Dawn looked at her and suddenly remembered the headaches she had developed after studying the runes on her own. She had healed herself then, but maybe she would have been a lot worse of if she hadn’t been a healer.
Slowly, she nodded. “I thank you for your advice, Lady,” she said.
“Second. Beware of gifts from the gods. They, too, always come with a price attached.”
“But the Trickster gave me my path. Even before I had turned fifteen. He broke the rules for me, and without my path I would have died lots of times. He helped me!” Dawn protested hotly.
“Did he now? And do you think that came without a price?” the lady asked, raising an eyebrow imperiously.
“Well,” Dawn thought furiously. “I had to leave home afterwards, of course. But even without a path, I would have been forced to do that. My parents wanted me to marry, and I could never have married Beran.”
“The real question is: Would you have succeeded in running away if you hadn’t had your path?”
That question had an easy answer. “No. I never would have made it without the stealth and the healing. I would have died in the wilds.”
“It is much more probable that you never would have run away. You could have avoided marrying by simply refusing to. No temple would marry you in spite of a refusal. In the end no one could have forced you.”
“I guess you are right,” Dawn said slowly. “But it would have been very hard to go against my parents and Beran, and pretty much the whole village.”
“That’s as it may be. But it always was an option.” The lady sighed. “And afterwards your little demon problem, what about that?”
“What about it?” Dawn asked, bewildered. She thought back to her first time in the ancient city. “That was my own fault. I burned the eggs, stupidly thinking the demons wouldn’t notice or care.”
“And you did think of that all on your own? I believe there was the little matter of a quest?” The lady’s raised eyebrow clearly expressed what she thought of that.
The quest! It was true that it had given her the idea of fighting the demons. Of course, she had known the grown ones were too powerful for her, but burning the eggs, that, she had seen as an easy victory.
Dawn’s head was spinning. Had she been manipulated by that quest? In hindsight she couldn’t truly say.

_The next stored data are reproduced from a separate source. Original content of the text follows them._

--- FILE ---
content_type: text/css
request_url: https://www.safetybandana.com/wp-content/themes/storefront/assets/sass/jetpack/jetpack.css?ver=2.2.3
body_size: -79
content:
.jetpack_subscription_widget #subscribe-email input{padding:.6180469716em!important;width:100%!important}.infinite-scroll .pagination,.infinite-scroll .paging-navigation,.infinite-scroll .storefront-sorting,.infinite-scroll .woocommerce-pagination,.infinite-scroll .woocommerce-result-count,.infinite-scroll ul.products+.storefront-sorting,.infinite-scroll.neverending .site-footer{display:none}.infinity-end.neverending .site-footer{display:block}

“I see I have given you food for thought. Just remember, so-called gifts from the gods come with a price attached.”
She raised a hand to stop Dawn’s reply and continued.

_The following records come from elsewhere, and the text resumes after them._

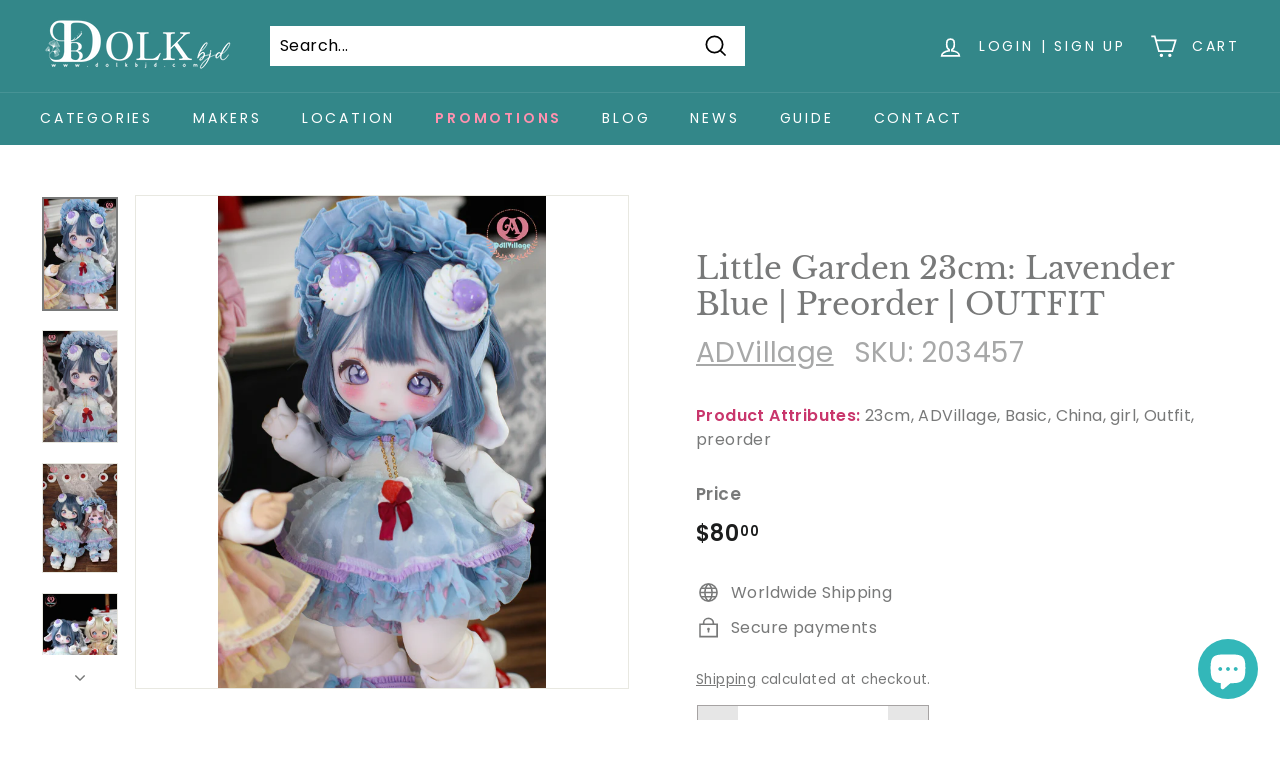

--- FILE ---
content_type: text/javascript
request_url: https://dolkbjd.com/cdn/shop/t/8/assets/globo.options.data.min.js?v=168763381155478893891662356365
body_size: -444
content:
Globo.Options.options[107250] = {"elements":[{"id":"select-1","type":"select","label":"Wig Option","label_on_cart":"select-1","option_values":[{"id":0,"value":"With Wig","product_id":7715543810291,"product_handle":"option-set-107250-select-1","variant_id":42899761135859,"variant_title":"Wig Option - With Wig","price":null},{"id":1,"value":"Without Wig","product_id":null,"product_handle":null,"variant_id":null,"variant_title":"Wig Option - Without Wig","price":"0"}],"required":true,"hidden_label":false,"default_value":"","placeholder":"Select","helptext":"","class_name":"","columnWidth":100},{"id":"select-2","type":"select","label":"Makeup","label_on_cart":"select-2","option_values":[{"id":0,"value":"With Makeup","product_id":7715543843059,"product_handle":"option-set-107250-select-2","variant_id":42899761168627,"variant_title":"Makeup - With Makeup","price":null},{"id":1,"value":"Without Makeup","product_id":null,"product_handle":null,"variant_id":null,"variant_title":"Makeup - Without Makeup","price":"0"}],"required":true,"hidden_label":false,"default_value":"","placeholder":"Select","helptext":"","class_name":"","columnWidth":100,"conditionalField":false,"clo":{"display":"show","match":"all","whens":[{"select":"null","where":"EQUALS","value":""}]}}],"add-elements":null,"watermark":{"remove_watermark":false},"products":{"rule":{"manual":{"enable":true,"ids":[7713462714611]},"automate":{"enable":false,"operator":"and","conditions":[{"select":"TITLE","where":"EQUALS","value":null}]},"all":{"enable":false}}}}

“And third, watch out for your father’s family.” She pointed to the ring on Dawn’s finger. “That is not only a ring of holding, you know. It has other capabilities, too.”
“What do you mean?” Dawn exclaimed, but in that very moment the mists surged up heavily and the lone figure of the lady rapidly started to disappear.
“You said you’re called the lady of wishes, but do you have a name?” She asked loudly into the deepening fog.
“Once, long ago, my name was Sandrine.” The reply sounded remote.
Out of the mist, a shadowy hand reached out to Dawn once more and the lady gently touched her finger to Dawn’s forehead.
“And last, a small gift, as a thank you for the first conversation and company that was granted to me for many years.”
A trickle of chill radiated out from Dawn’s forehead where the lady’s finger had touched her.
“A gift? But what is it?” she called out into the mist. But she was too late. The mists had already swallowed up the lady and the mirror of stars. Once more Dawn was standing alone and blind in an isle of fog in the forest.